Why should all kinds of commercial parties earn more from books than the writer himself?

Wilma de RekMay 12, 202216:48

The good old library was there like the chickens on Monday evening. Immediately after the broadcast of news hour, in which the winner of the Libris Literature Prize 2022 was announced, the following announcement appeared on Twitter: ‘The winning book worm moon #Librisliteratuurprijs can be borrowed as an audiobook from the online Library. Read by Mariken Heitman himself.’ I took the fact that the Library referred to the audiobook and not to the e-book or paper book as a vicious reference to the new audio platform ‘Whisper’, a collaboration between three Dutch publishing groups, the Libris booksellers, DPG Media and investor Veronica Ventures. the arrival of which had been announced in the media a few hours earlier. The real reason turned out to be more pragmatic: the Library has worm moon simply not as an e-book in the range.

Although Mariken Heitman has a fine voice, I find it more enjoyable to read myself than to be read to. But if I have to believe the numbers, I belong to a dwindling group. Listening is on the rise. 11 percent of the Dutch population listened to one or more audiobooks in the past year and that percentage is growing rapidly. An equally fast-growing number of users are not purchasing their e- and audiobooks individually, but are acquiring them via subscription, via Kobo Plus, Storytel or Podimo. Whisper – the name is so bad that it might be a genius again – uses the so-calledall you can read’ model: for a fixed monthly fee (€12.99) you get access to podcasts and to all the e- and audiobooks you want.

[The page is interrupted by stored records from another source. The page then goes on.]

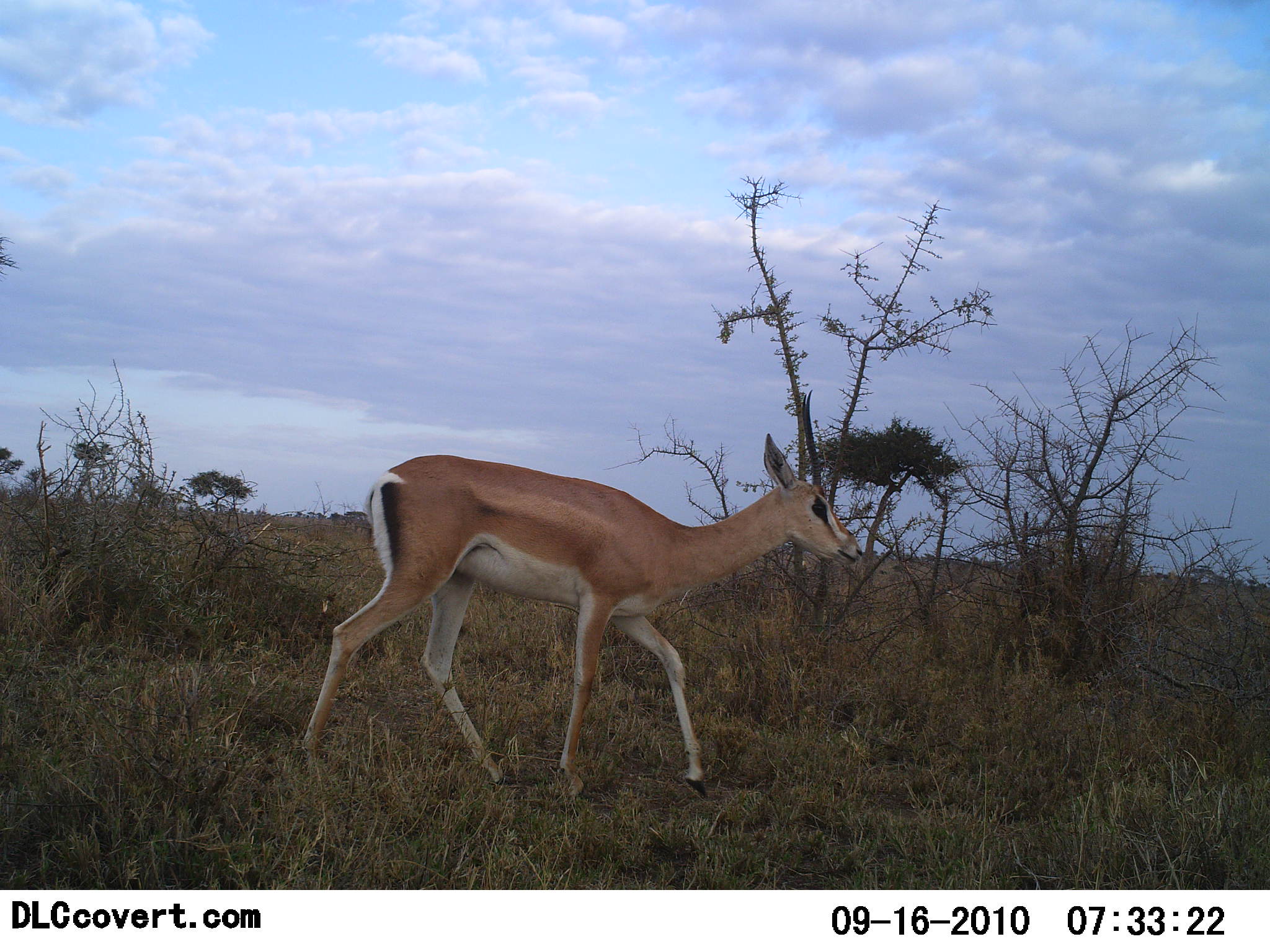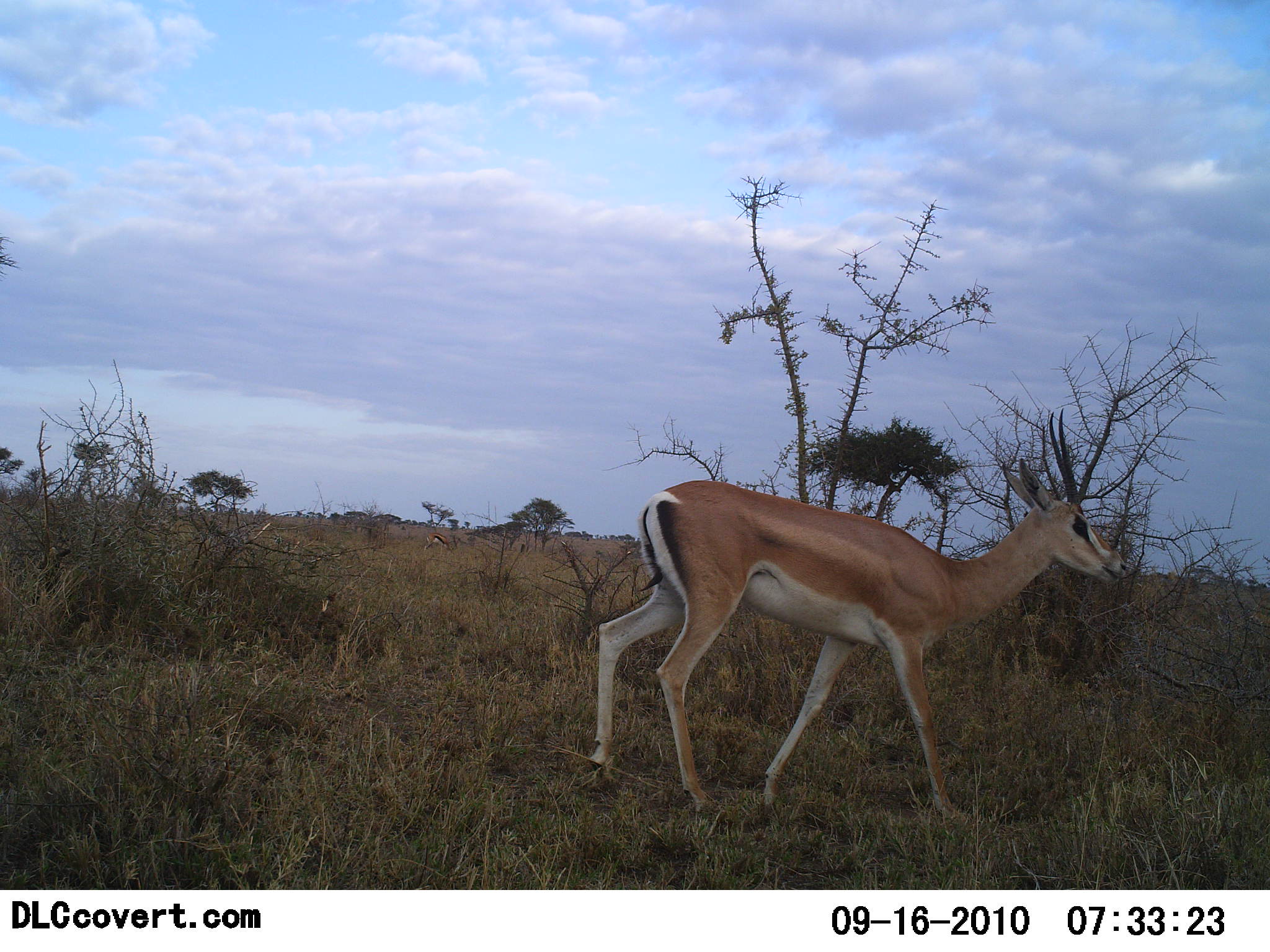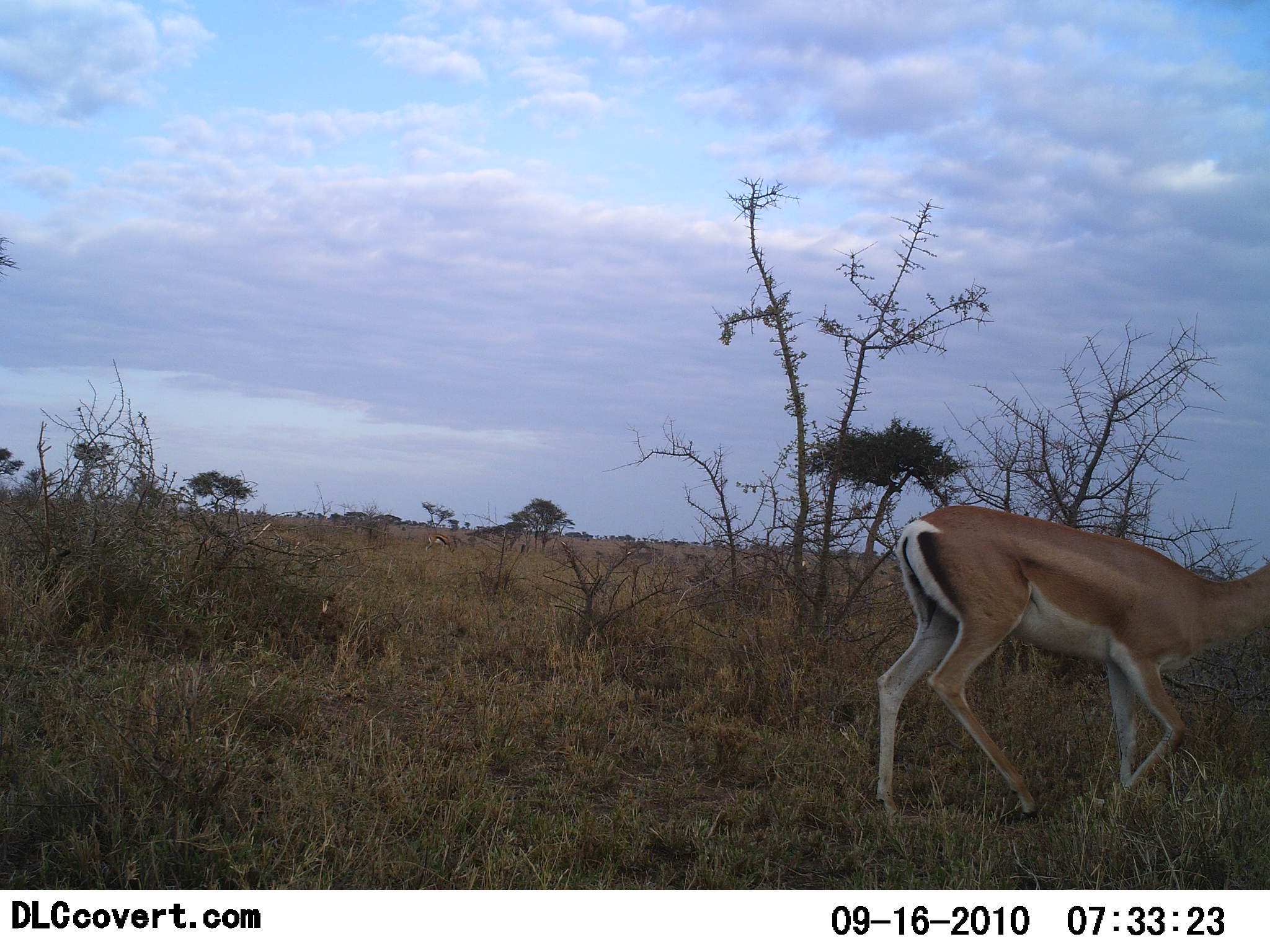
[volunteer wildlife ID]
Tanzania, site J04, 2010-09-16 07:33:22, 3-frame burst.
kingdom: Animalia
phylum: Chordata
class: Mammalia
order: Artiodactyla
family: Bovidae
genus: Nanger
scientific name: Nanger granti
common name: grant's gazelle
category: gazellegrants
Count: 1.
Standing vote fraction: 15%.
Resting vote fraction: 0%.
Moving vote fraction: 92%.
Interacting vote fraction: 0%.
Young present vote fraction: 0%.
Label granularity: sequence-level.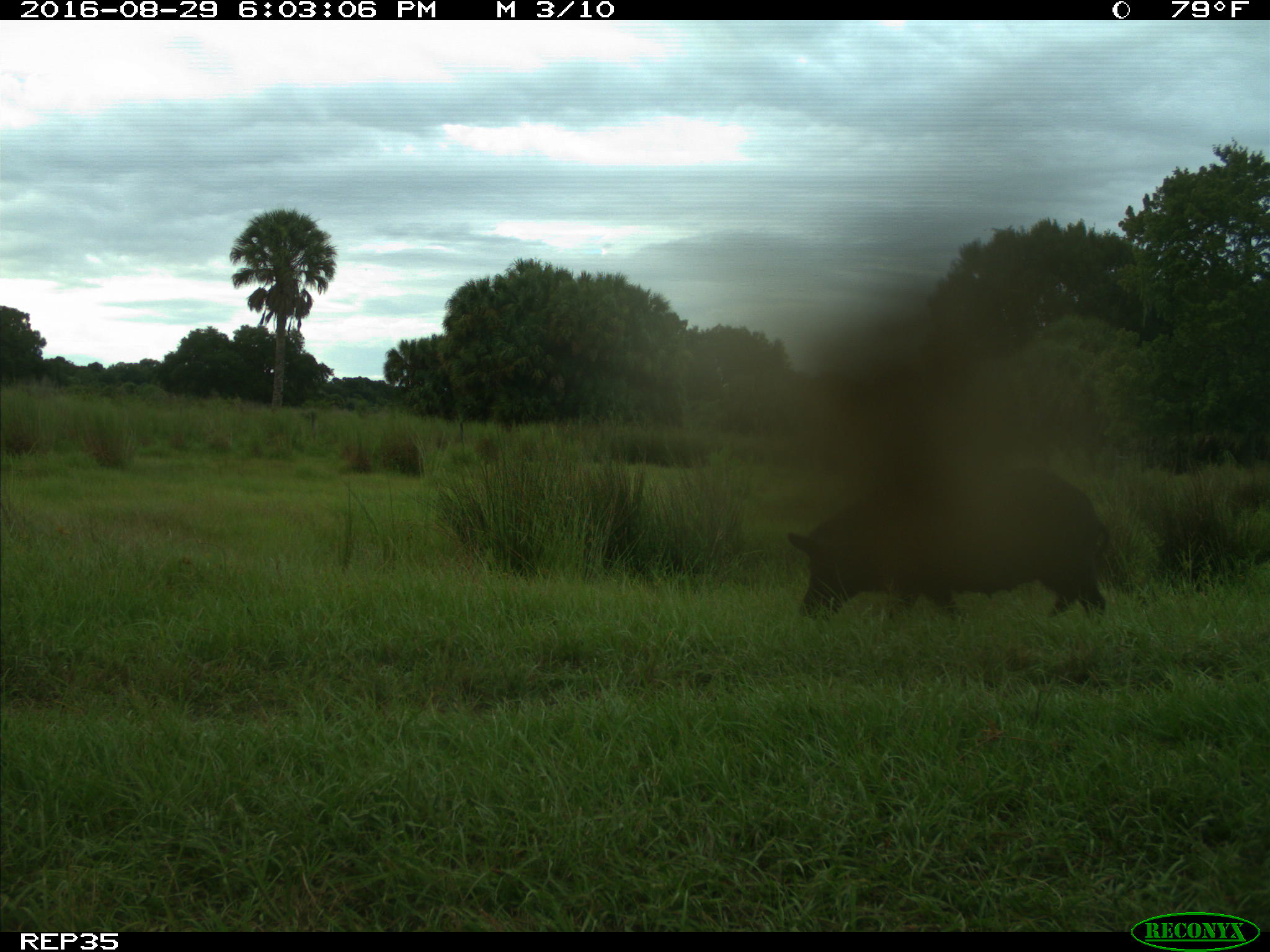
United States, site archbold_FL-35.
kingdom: Animalia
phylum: Chordata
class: Mammalia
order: Artiodactyla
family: Suidae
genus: Sus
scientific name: Sus scrofa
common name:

Mariken Heitman received the Libris Literature Prize for Wormmaan.Statue Jelmer de Haas

All e- and audiobooks? No: only those of the participating publishers. These are in any case those of the shareholders WPG (the parent group of De Bezige Bij); VBK (which includes Atlas Contact and Ambo Anthos) and Singel Publishers (Arbeiderspers, Querido, Athenaeum, Nijgh & Van Ditmar). Whisper expects that eventually all Dutch publishers will join in, but Prometheus, the publisher of bestselling author Lale Gül, for example, told me when asked that ‘there are no plans for this yet’. So that’s still a thing.

Not a thing but a Thing is the payment of writers and translators. Everyone has considered it normal for years that they have much less left over from their paper brainchildren than the publisher and bookstore, but with the subscription models – which apparently form the future – their earnings are even more lazy. You may hope that authors will realize how ridiculous it is that all kinds of commercial parties earn more from their books than themselves, and start asking more money for their goods in new contracts. This is the time. The beech in it!